> _TASK GOAL_
Find the line containing "genus: Eudorcas" in the records below. Copy exactly that line and each one after it, ending at the line containing "New Zealand, site EFH_HCAMB09, 2019-09-10", and nothing more.

Dataset entries

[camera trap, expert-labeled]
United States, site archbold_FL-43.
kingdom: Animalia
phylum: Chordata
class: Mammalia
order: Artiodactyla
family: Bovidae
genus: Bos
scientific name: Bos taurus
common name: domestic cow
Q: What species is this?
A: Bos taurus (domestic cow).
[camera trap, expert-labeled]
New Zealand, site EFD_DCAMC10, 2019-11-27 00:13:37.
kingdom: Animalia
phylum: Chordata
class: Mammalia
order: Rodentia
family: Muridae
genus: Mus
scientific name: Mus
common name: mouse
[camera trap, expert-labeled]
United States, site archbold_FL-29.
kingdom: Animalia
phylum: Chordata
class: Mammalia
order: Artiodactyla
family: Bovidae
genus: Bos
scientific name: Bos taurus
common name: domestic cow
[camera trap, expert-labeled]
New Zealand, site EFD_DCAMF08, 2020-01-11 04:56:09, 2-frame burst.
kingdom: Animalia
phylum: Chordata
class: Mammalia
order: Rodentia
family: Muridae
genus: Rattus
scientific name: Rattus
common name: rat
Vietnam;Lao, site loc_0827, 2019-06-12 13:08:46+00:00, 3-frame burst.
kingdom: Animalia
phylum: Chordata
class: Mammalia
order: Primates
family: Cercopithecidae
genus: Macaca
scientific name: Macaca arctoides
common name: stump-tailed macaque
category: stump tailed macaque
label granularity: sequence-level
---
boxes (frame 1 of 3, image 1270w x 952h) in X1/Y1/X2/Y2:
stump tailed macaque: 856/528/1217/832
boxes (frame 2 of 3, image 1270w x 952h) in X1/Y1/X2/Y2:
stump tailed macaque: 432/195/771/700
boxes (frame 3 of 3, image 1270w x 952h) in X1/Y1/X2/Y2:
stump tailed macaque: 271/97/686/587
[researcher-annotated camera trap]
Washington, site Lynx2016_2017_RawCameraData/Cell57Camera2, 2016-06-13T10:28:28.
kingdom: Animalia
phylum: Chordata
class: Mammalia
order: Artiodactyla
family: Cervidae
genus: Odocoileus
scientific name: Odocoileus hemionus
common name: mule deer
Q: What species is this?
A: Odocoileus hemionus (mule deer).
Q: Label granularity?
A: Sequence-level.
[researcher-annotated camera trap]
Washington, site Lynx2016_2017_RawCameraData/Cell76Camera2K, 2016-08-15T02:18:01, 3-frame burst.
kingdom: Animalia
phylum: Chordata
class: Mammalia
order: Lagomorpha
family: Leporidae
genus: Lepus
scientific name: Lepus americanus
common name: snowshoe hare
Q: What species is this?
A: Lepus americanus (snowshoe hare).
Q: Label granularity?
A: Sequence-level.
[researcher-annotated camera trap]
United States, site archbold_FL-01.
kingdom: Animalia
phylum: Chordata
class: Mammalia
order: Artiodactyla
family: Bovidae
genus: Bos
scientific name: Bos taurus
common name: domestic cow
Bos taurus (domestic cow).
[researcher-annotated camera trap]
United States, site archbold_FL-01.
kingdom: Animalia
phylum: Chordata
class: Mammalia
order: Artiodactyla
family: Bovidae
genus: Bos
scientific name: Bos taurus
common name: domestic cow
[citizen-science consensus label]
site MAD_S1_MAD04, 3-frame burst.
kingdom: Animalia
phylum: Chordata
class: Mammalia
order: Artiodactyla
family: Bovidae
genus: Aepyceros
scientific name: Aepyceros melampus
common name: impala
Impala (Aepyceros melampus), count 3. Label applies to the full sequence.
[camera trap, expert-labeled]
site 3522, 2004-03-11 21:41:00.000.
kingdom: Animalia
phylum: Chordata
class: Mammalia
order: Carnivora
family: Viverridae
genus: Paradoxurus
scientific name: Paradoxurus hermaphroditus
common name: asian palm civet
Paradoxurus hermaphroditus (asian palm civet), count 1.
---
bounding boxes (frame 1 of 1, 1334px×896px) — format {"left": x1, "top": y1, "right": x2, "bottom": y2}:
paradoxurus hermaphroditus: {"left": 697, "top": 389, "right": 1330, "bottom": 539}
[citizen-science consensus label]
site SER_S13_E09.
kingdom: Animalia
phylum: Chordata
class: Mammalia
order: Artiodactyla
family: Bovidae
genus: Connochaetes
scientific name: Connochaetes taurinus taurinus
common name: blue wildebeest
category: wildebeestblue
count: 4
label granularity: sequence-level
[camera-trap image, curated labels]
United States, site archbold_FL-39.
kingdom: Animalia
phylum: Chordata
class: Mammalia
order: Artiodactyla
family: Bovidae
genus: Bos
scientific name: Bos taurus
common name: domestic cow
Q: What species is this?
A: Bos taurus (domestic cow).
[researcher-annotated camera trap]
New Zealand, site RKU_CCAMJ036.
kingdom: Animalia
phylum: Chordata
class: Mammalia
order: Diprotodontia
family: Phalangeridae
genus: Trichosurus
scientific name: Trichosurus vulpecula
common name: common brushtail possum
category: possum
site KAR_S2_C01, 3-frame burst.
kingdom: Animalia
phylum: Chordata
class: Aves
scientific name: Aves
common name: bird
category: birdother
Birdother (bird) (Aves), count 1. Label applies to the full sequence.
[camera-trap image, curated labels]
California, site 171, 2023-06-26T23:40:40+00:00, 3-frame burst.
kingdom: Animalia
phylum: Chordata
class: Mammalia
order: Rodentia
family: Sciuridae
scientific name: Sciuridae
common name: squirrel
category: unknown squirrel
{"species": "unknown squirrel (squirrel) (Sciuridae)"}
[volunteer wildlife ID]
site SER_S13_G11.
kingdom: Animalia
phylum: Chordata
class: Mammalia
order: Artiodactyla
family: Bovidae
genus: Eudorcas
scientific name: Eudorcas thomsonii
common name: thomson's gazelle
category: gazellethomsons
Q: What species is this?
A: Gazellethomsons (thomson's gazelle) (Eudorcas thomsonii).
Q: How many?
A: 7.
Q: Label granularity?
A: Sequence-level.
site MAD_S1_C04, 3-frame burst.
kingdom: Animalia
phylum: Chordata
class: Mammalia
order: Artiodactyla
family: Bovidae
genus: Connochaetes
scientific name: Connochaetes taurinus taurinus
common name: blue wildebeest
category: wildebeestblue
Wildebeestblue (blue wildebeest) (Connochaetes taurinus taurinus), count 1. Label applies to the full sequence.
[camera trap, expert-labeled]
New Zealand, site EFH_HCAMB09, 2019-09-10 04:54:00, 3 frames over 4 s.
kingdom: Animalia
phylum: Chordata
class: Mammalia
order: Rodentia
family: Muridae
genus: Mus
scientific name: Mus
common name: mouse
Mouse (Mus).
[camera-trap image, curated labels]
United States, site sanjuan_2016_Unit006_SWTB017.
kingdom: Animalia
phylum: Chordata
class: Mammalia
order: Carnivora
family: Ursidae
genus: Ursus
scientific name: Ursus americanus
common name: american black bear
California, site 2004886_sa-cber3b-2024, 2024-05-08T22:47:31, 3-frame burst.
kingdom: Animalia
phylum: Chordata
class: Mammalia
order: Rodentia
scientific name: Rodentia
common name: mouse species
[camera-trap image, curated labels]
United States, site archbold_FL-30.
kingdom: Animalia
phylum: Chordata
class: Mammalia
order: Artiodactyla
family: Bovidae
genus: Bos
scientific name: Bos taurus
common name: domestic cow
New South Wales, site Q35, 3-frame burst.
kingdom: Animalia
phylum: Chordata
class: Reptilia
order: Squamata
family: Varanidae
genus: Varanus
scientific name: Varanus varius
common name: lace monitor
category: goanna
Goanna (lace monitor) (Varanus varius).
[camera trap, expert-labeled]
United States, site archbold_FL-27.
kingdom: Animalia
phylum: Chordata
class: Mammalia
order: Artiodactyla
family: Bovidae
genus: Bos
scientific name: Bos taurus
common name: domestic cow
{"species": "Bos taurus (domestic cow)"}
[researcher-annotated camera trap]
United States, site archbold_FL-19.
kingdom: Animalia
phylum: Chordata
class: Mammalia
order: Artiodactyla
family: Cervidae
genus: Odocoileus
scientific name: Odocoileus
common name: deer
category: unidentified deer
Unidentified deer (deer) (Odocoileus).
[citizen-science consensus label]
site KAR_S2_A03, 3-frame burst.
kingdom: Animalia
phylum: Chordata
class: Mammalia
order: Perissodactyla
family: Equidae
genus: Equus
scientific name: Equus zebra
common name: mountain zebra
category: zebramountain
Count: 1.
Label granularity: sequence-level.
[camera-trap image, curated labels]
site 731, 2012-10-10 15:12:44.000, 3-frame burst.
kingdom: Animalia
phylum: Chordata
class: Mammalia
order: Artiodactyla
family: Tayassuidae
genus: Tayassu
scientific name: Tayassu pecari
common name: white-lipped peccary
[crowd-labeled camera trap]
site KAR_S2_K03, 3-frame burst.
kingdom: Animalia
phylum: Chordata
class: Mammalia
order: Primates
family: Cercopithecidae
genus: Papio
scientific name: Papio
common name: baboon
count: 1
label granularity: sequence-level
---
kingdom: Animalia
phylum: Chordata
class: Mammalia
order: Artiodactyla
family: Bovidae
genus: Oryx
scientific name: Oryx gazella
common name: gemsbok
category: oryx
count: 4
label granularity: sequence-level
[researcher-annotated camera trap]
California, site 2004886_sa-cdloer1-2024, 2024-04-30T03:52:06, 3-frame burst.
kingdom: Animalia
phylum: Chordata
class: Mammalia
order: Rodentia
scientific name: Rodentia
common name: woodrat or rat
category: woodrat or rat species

> _RESPONSE BELOW_
genus: Eudorcas
scientific name: Eudorcas thomsonii
common name: thomson's gazelle
category: gazellethomsons
Q: What species is this?
A: Gazellethomsons (thomson's gazelle) (Eudorcas thomsonii).
Q: How many?
A: 7.
Q: Label granularity?
A: Sequence-level.
site MAD_S1_C04, 3-frame burst.
kingdom: Animalia
phylum: Chordata
class: Mammalia
order: Artiodactyla
family: Bovidae
genus: Connochaetes
scientific name: Connochaetes taurinus taurinus
common name: blue wildebeest
category: wildebeestblue
Wildebeestblue (blue wildebeest) (Connochaetes taurinus taurinus), count 1. Label applies to the full sequence.
[camera trap, expert-labeled]
New Zealand, site EFH_HCAMB09, 2019-09-10 04:54:00, 3 frames over 4 s.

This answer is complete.